Consignes:
1. Répondez aux questions suivantes d'après le texte sur l'encours des CCP à la Banque Postale :
(a) Sur quelle période l'évolution de l'encours global est-elle tracée ?
(b) Quel ordre de grandeur est indiqué pour les saisonnalités infra-mensuelles ?
(c) À quelle partie de l'encours l'étude se restreint-elle ?
2. Reformulez de manière plus concise le paragraphe du texte sur l'encours des CCP qui commence par « On constate déjà une tendance nette », en conservant ses faits essentiels.
3. Rédigez la suite du texte sur l'encours des CCP à la Banque Postale, à partir de l'endroit où il s'arrête.

Texte proposé:
╭──

Deuxième partie
Modélisation de l'évolution du niveau
d'encours
3 Observations empiriques et orientation de la
démarche
3.1 Analyse du niveau d'encours historique
Une observation de l'évolution de l'encours
global4 des CCP à la Banque Postale appelle plusieurs
remarques qualitatives. Nous avons tracé ci-dessous l'évolution
de cette grandeur sur la période 1994-2010. Les relevés sont
mensuels, avec interpolation affine.
![](Modelisation-et-couverture-des-comptes-courants-postaux2.png)
FIG. 1 - Évolution historique des CCP
On constate déjà une tendance nette de
croissance de la masse des dépôts. Les mesures étant
mensuelles, le graphe ici capture en fait la dynamique globale des encours. En
réalité, une étude de cette quantité à une
échelle plus fine révèlerait des saisonnalités
infra-mensuelles intimement liées à la période
étudiée, d'un ordre de grandeur de deux à cinq milliards
d'euros. Les flux importants représentés par le versement des
salaires (en fin de mois), des allocations sociales ou encore des retraites en
sont essentiellement à l'origine. Dans la cadre de cette étude,
nous nous restreindrons à la partie dite «stable» de
l'encours, c'est-à-dire celle représentée sur le graphique
ci-dessus.

╰──

Jeu de données:

╭──

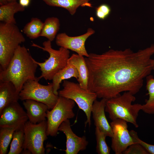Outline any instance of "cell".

╰──

Réponses aux exercices:
1.
(a) Sur la période 1994-2010.
(b) De deux à cinq milliards d'euros.
(c) À la partie dite « stable » de l'encours, c'est-à-dire celle représentée sur le graphique.

2. La masse des dépôts montre une nette tendance à la croissance. Les mesures étant mensuelles, le graphe rend compte de la dynamique globale des encours. À une échelle plus fine apparaîtraient des saisonnalités infra-mensuelles de deux à cinq milliards d'euros. Ces saisonnalités proviennent surtout des flux liés au versement des salaires en fin de mois, des allocations sociales et des retraites. L'étude se limite à la partie « stable » de l'encours, celle que représente le graphique.

3.
Ainsi, bien que les dépôts soient à vue,
et donc, en théorie, sans maturité, on observe une forme de
stabilité remarquable de l'encours, qui ne «s'évapore»
jamais. Cette dernière remarque permet d'investir sur des actifs
financiers les liquidités collectées en considérant que
les dépôts ont une certaine durée de vie moyenne effective.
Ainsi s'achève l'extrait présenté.